TEXTE À LIRE
Un journaliste étranger, ici à Berlin, m'a expliqué qu'il n'y avait probablement pas moyen de lutter contre la force écrasante de la magie stalinienne sur la révolution mondiale. C'est une absurdité défaitiste. L'une des caractéristiques de la magie est que son effet peut soudain s'estomper infiniment plus vite qu'il n'est apparu, s’évaporer comme un rêve, plus vite qu'un cauchemar. Et je ne dis pas ça pour la forme. J'ai moi-même assisté deux fois à ce genre de phénomène. La première fois lors du déclenchement de la révolution en 1917. N'oublions pas que la magie du pouvoir de la Russie tsariste et de sa police secrète, l'Okhrana, était surpuissante. Elle s'est construite au fil des siècles. Après trois jours de révolution, les policiers tsaristes ventrus et confiants fuyaient comme des rats qui quittent le navire. Je les observais et n'en croyais pas mes yeux. J’en ai vu plus encore : en septembre 1941, alors que j’ai voyagé une semaine durant en train, de Vologda en direction des steppes de la Volga, j'ai observé du wagon, pour la deuxième fois, le même phénomène d’évaporation de la magie - soviétique cette fois - qui disparaissait de chaque ville, de chaque bourg que nous traversions. A l’époque, Staline avait déjà envoyé au front la majeure partie des agents du NKVD. L'armée soviétique se rendait par millions aux Allemands. « L'Allemand ? Mais qu'il vienne ! », criaient les paysans. « Les hommes de notre village, trois cents gars, sont partis au front. Ils ont mis la croix autour du cou et tous vont se rendre », et de partout on entendait « à bas Staline ! ». Je revois encore le regard terrifié d'un agent du NKVD qui tremblait de peur, au milieu des recrues, en versant de l’eau bouillante dans son thé. Il avait les mêmes yeux que les policiers de l'Okhrana de 1917 qui avaient fui la foule. Il faut avoir vécu en Russie pour se rendre compte du bouleversement mental soudain que cela représentait. Ces gens haïssaient Staline, mais ils ne savaient pas ce qui les attendait : la cruauté criminelle, aveugle et l’extermination de millions de personnes seraient l'œuvre de ceux qu'ils accueillaient en sauveurs. A ce moment, Hitler a rendu à Staline le plus grand des services : il l’a sauvé.

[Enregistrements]

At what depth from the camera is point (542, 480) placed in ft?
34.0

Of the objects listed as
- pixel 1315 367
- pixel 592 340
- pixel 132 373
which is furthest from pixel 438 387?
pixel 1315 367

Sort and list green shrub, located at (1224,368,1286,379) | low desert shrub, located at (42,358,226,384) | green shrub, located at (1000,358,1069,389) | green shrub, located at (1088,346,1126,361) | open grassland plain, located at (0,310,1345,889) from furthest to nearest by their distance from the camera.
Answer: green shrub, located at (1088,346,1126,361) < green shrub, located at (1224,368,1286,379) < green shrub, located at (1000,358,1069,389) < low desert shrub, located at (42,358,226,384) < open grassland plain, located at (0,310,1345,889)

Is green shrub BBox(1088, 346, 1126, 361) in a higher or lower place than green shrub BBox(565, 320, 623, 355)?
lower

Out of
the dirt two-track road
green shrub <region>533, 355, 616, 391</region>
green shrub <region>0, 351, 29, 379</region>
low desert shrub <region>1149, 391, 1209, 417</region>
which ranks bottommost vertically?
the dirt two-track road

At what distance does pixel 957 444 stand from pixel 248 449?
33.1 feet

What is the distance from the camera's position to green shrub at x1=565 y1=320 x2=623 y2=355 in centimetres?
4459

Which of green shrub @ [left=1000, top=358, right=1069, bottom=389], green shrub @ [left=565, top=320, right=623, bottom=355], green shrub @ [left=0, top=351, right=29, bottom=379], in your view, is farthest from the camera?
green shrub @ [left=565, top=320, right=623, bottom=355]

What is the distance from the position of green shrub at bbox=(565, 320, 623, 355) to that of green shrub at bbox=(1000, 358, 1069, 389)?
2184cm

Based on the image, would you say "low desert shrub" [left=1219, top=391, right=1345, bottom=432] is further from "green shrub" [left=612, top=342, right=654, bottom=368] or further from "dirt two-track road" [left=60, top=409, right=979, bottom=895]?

VOTRE CONSIGNE
Poursuivez, s'il vous plaît, le texte sur la magie du pouvoir stalinien à partir de sa dernière phrase. Les enregistrements constituent un matériau à part.

RÉSULTAT
Quel opportunisme, quel défaitisme que cette attitude d'Européens impuissants, comme celle de ce journaliste face à la magie ; elle se dissout déjà aujourd’hui, elle est déjà démasquée et dénoncée comme un simple charlatanisme, et pourtant elle continue à être servie toujours, avec cynisme, lors des congrès de Stockholm et des festivals de Berlin.

Cette magie ne s’effondrera définitivement que si l'Europe bâtit le concept pour lequel se battra ne serait-ce qu’une poignée d’hommes en Europe de l'Ouest et de l'Est. Une poignée d’hommes conscients que l'Europe doit être organisée en une fédération des nations libres, à partir de nouvelles bases, et que ces nouvelles bases exigeront de grands sacrifices de la part de tout le monde. La politique n’existe que si l’on est capable, les uns et les autres, de faire des sacrifices.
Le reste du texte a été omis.